И пусть в этой калине залетная пташка
Щебечет порой про трудную жизнь казака,
Как жил и служил он в походах…

Он явственно слышал песню, родную, донскую… На небритую щеку скатилась слеза…

«В походах…, в походах», — эхом отозвалось последнее слово.

Он проснулся среди ночи. Сердце билось тяжелыми толчками, жесткий комок сдавил горло, бессильно повисла рука. Он хотел позвать Авдея — и не мог. Из груди вырвался глухой хрип…

С тревожным предчувствием поднялся отставной казак, поспешил к больному.

— Ваше превосходительство!
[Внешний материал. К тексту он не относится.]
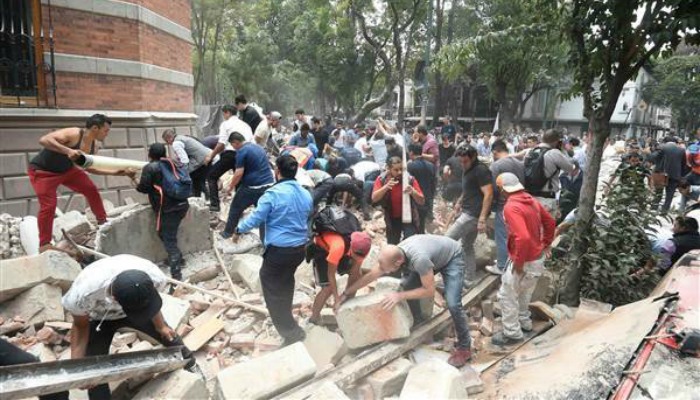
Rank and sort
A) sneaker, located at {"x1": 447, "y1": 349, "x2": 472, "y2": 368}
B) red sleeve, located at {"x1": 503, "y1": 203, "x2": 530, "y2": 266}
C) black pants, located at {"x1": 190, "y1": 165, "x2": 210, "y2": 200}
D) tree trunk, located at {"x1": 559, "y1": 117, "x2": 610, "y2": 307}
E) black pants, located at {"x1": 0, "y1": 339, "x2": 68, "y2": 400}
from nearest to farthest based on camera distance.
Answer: black pants, located at {"x1": 0, "y1": 339, "x2": 68, "y2": 400}
sneaker, located at {"x1": 447, "y1": 349, "x2": 472, "y2": 368}
red sleeve, located at {"x1": 503, "y1": 203, "x2": 530, "y2": 266}
tree trunk, located at {"x1": 559, "y1": 117, "x2": 610, "y2": 307}
black pants, located at {"x1": 190, "y1": 165, "x2": 210, "y2": 200}

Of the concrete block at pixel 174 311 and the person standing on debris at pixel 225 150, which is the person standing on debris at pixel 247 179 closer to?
the person standing on debris at pixel 225 150

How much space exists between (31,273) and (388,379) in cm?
373

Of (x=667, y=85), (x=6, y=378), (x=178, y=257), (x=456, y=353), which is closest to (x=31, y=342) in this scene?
(x=178, y=257)

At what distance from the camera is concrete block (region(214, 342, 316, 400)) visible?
323 cm

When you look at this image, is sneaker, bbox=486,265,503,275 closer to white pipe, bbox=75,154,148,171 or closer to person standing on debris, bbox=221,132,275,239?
person standing on debris, bbox=221,132,275,239

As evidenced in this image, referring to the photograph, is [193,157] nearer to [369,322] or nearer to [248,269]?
[248,269]

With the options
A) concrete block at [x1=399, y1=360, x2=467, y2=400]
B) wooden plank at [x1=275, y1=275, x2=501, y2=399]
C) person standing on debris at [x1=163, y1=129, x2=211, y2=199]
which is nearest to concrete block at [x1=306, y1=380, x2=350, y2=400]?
wooden plank at [x1=275, y1=275, x2=501, y2=399]

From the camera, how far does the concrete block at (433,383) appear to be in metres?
3.21

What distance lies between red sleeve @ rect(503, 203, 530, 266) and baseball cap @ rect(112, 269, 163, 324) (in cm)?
316

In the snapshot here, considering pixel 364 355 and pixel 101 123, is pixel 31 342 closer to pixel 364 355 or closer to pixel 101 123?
pixel 101 123

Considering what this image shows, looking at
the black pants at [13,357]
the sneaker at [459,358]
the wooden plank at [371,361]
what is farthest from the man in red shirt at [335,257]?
the black pants at [13,357]

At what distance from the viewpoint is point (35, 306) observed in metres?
4.36

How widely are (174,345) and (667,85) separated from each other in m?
37.9

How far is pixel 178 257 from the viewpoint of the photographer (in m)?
5.26
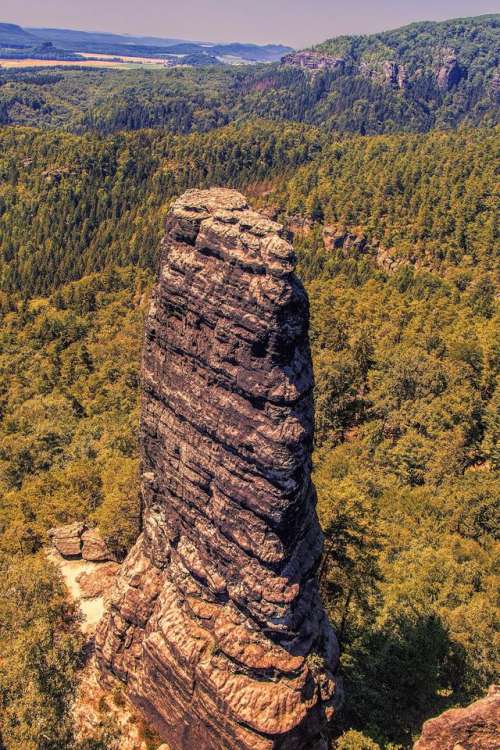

Яков Петрович!..

Генерал был недвижим. Он лежал, вытянувшийся во весь свой гигантский рост, с суровым и решительным лидом.

— Преставился… Отмучился, — тяжко вздохнул казак и трижды перекрестился.

Было 18 января 1873 года.

Похороны состоялись на кладбище Воскресенского Девичьего монастыря в Петербурге. На средства, собранные по всероссийской подписке, установили памятник. Архитектор И. В. Набоков изобразил обломок гранитной скалы с наброшенной на нее казачьей буркой, папахой и другими атрибутами. На камне высечены названия всех мест сражений, в которых участвовал легендарный атаман: Браилов и Шумла, Камчик и Бургас, укрепление Вознесенское и Урус-Мартан, крепость Грозная и Карс.